[PHP] [] an in-depth understanding of the principles of PHP Opcodes By laruence (http://www.laruence.com /)
· Address: http://www.laruence.com/2008/06/18/221.html
Recently, I want to give a lecture to Yahoo colleagues about the internal mechanism of PHP and Apache processing requests. I just wrote some text about Opcodes and I sent it to them, this article is based on Sara Golemon's Understanding OPcode
Opcode is an intermediate language after PHP script compilation. it is like ByteCode of Java or MSL of. NET. for example, you wrote the following PHP code:
echo "Hello World"; $a = 1 + 1; echo $a;
PHP executes the code in the following four steps (it should be the PHP language engine Zend)
1. Scanning (Lexing) converts PHP code into a language snippet (Tokens)
2. Parsing: converts Tokens into a simple and meaningful expression.
3. Compilation: compile the expression into Opocdes
4. Execution: execute Opcodes one by one at a time to implement the PHP script function.
Note: The current Cache, such as APC, enables PHP to Cache Opcodes. in this way, when a request comes, you do not need to repeat the previous three steps, this greatly improves the execution speed of PHP.
So what is Lexing? Those who have learned the compilation principles should have some knowledge about the lexical analysis steps in the compilation principles. Lex is a basis table for lexical analysis. Zend/zend_language_scanner.c will perform lexical analysis on the entered PHP code based on Zend/zend_language_scanner.l (Lex file) to get a "word". PHP4.2 starts to provide a function called token_get_all, this function can introduce a piece of PHP code Scanning into Tokens;
If you use this function to process the PHP code we mentioned at the beginning, the following results will be obtained:
Array( [0] => Array ( [0] => 367 [1] => Array ( [0] => 316 [1] => echo ) [2] => Array ( [0] => 370 [1] => ) [3] => Array ( [0] => 315 [1] => "Hello World" ) [4] => ; [5] => Array ( [0] => 370 [1] => ) [6] => = [7] => Array ( [0] => 370 [1] => ) [8] => Array ( [0] => 305 [1] => 1 ) [9] => Array ( [0] => 370 [1] => ) [10] => + [11] => Array ( [0] => 370 [1] => ) [12] => Array ( [0] => 305 [1] => 1 ) [13] => ; [14] => Array ( [0] => 370 [1] => ) [15] => Array ( [0] => 316 [1] => echo ) [16] => Array ( [0] => 370 [1] => ) [17] => ;)
After analyzing the returned results, we can find that all strings, characters, and spaces in the source code are returned as they are. The characters in each source code appear in the corresponding sequence. Other statements, such as tags, operators, and statements, are converted into an Array containing two parts: Token ID (that is, the corresponding code for changing Token within Zend, for example, t_ECHO, T_STRING), and the original content in the source code.
Next, it is the Parsing phase. Parsing first discards more than spaces in the Tokens Array, and then converts the remaining Tokens into a simple expression.
1. echo a constant string
2. add two numbers together
3. store the result of the prior expression to a variable
4. echo a variable
Then the Compilation phase is changed. it will compile Tokens into op_array, and each op_arrayd contains the following five parts:
1. indicates the operation type of each op_array, such as add and echo.

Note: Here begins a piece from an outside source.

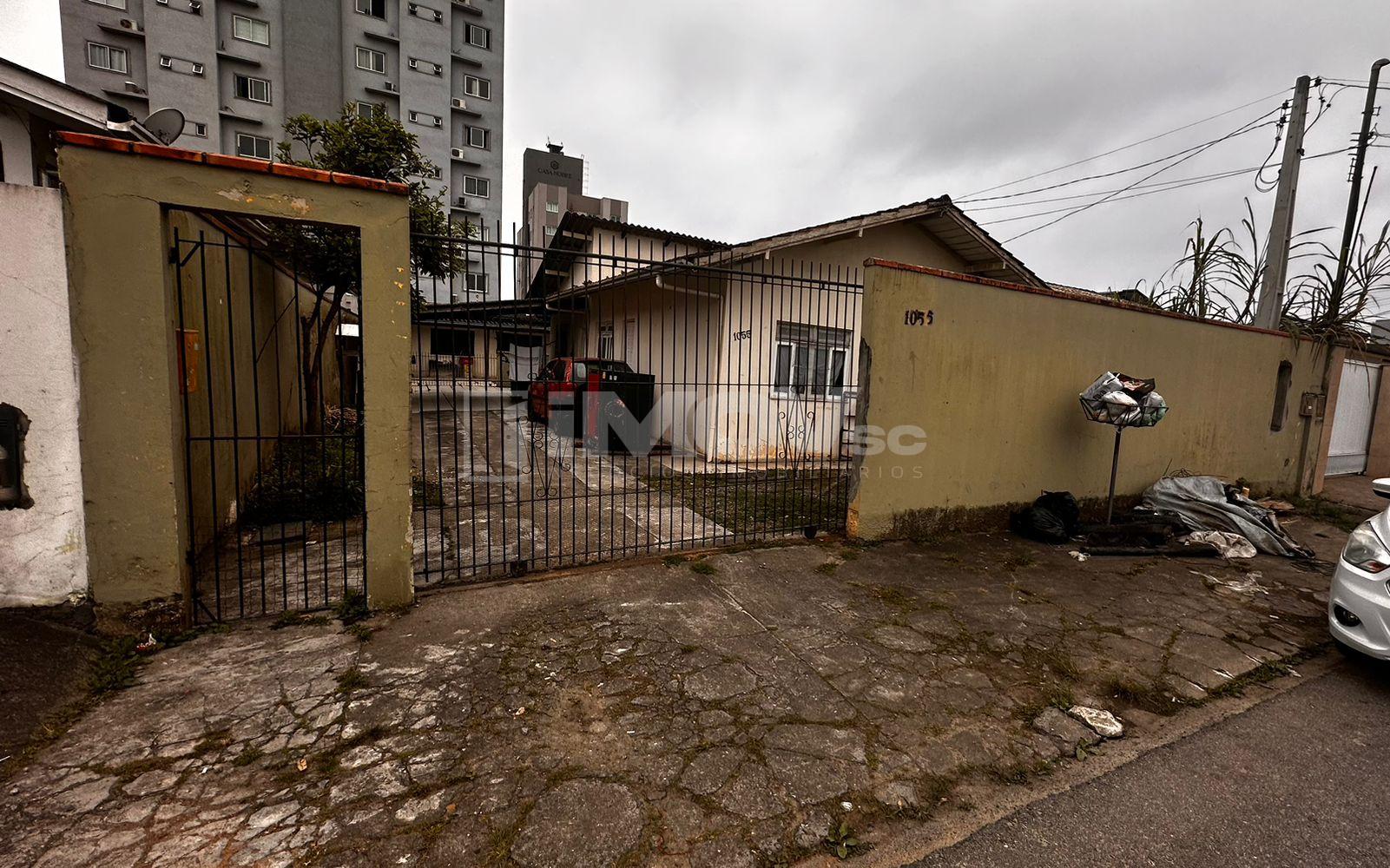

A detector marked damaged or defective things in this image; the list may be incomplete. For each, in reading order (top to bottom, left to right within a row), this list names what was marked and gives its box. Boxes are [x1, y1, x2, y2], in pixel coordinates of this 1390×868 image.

cracked pavement [0, 522, 1345, 866]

2. store the Opcode results.
3. operands 1 to Opcode
4. operand 2
5. the extended value is an integer to distinguish the overloaded operator.
For example, our PHP code will be Parsing:
ZEND_ECHO 'Hello world' ZEND_ADD ~ 0 1 1 ZEND_ASSIGN! 0 ~ 0 ZEND_ECHO! 0
You may ask, where is our $?
Well, we will introduce the operands. each operand consists of the following two parts:
A) op_type: IS_CONST, IS_TMP_VAR, IS_VAR, IS_UNUSED, or IS_CV
B) u, a consortium, stores the value (const) or left value (var) of this operand with different types according to op_type)
For var, each var is different.
IS_TMP_VAR, as the name suggests, is a temporary variable that stores the results of some op_array for the next op_array. The u of this operand stores a handle (integer) pointing to the variable table ), this type of operand is generally used ~ For example ~ 0 indicates the temporary variable of the variable table No. 0 unknown
IS_VAR is a variable in the general sense. They start with $.
IS_CV indicates a cache mechanism used by the compiler after ZE2.1/PHP5.1. this variable stores the address of the variable referenced by it. when a variable is referenced for the first time, the variable will be used up by the CV, and you do not need to search for the active symbol table again for future reference of this variable. The CV variable starts! .
In this case, our $ a is optimized! 0.